Dans cette hypothèse, le bailleur pouvait refacturer au preneur le coût des travaux de réparation des « gros murs et des voûtes, de rétablissement des poutres et des couvertures entières, celui des digues et des murs de soutènement et de clôture, aussi en entier » selon la définition surannée de cette disposition légale créée en 1804.

Depuis le décret n°2014-1317 du 3 novembre 2014 pris en application de la loi dite Pinel du 18 juin 2014, ce transfert des grosses réparations de l’article 606 sur le preneur est interdit en vertu de l’article R.145-35 du Code de commerce tout comme les honoraires liés à la réalisation de ces travaux.

Il reste à délimiter ce qui entre aujourd’hui dans la catégorie des grosses réparations, trop de bailleurs s’en tenant trop souvent à la rédaction littérale de l’article 606 malgré une interprétation jurisprudentielle évolutive de la notion.

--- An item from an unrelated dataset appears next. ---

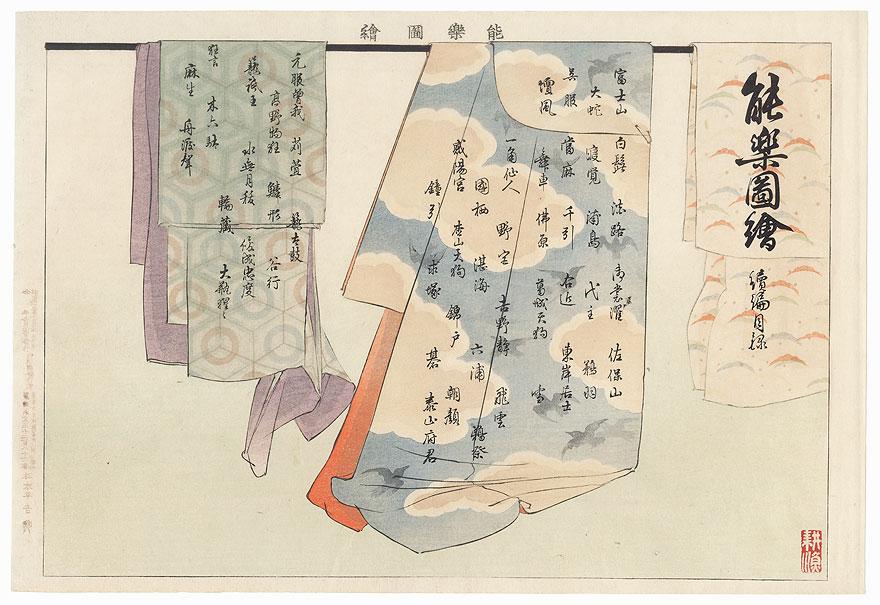 Table of Contents, Volume 2 by Tsukioka Kogyo (1869 - 1927)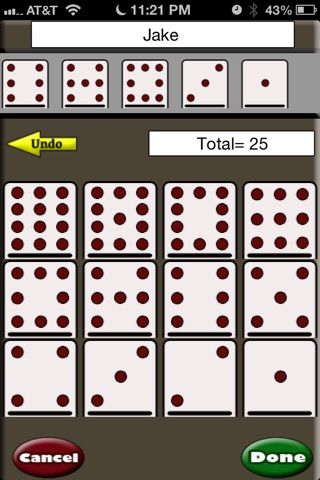 Mexican Train Scorecard screenshot 2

Article 606 du Code civil bail professionnel

En effet, la jurisprudence antérieure s’attachait à retenir un caractère limitatif à la liste des réparations prévues à l’article 606 et écartait toutes celles qui n’avaient pas trait aux gros murs, poutres et toitures entières.
En 2005, un arrêt de la Cour de cassation a remis en cause cette approche en adoptant une définition plus générale des « grosses réparations » qui sont « celles qui intéressent l’immeuble dans sa structure et sa solidité générale » (Cass. 3e civ. 13 juillet 2005 n° 04-13.764 https://www.legifrance.gouv.fr/juri/id/JURITEXT000007050648).

– Dans la ligne de cette jurisprudence de la Cour suprême, les juges du fond ont ainsi retenu qu’incombaient au bailleur :
– La réfection complète de la couverture en zinc et des enduits dégradés de la façade (CA Douai 10 septembre 2009 n° 07/02131)
– Les travaux sur des éléments incorporés aux ouvrages participants du couvert et du clos tels que toiture/couverture et menuiseries extérieures (CA Aix-en-Provence 14 juin 2016 n° 15/09678)
– Le ravalement des façades quand il touche au gros œuvre (CA Versailles 1er juillet 2014 n° 13/08720)
– La reprise d’un désordre affectant la structure de l’immeuble telle que la réfection complète de la peinture du plafond rendue nécessaire par l’absence d’étanchéité de la toiture-terrasse (CA Bordeaux 11 décembre 2014 approuvé par Cass. 3e civ. 22 juin 2017 n°15-18.316 https://www.legifrance.gouv.fr/juri/id/JURITEXT000035007013)
– Le remplacement de la cuve contenant la réserve d’eau d’un réseau sprinkler intrinsèquement lié à la structure de l’immeuble, son objet étant d’assurer la sécurité et pérennité de l’immeuble (CA Paris 1er septembre 2021 n° 19/09404)
Un arrêt récent de la Cour de cassation vient de confirmer cette définition (Cass.3ème civ. 22 avril 2022 n° 21-14.036 https://www.legifrance.gouv.fr/juri/id/JURITEXT000045733276).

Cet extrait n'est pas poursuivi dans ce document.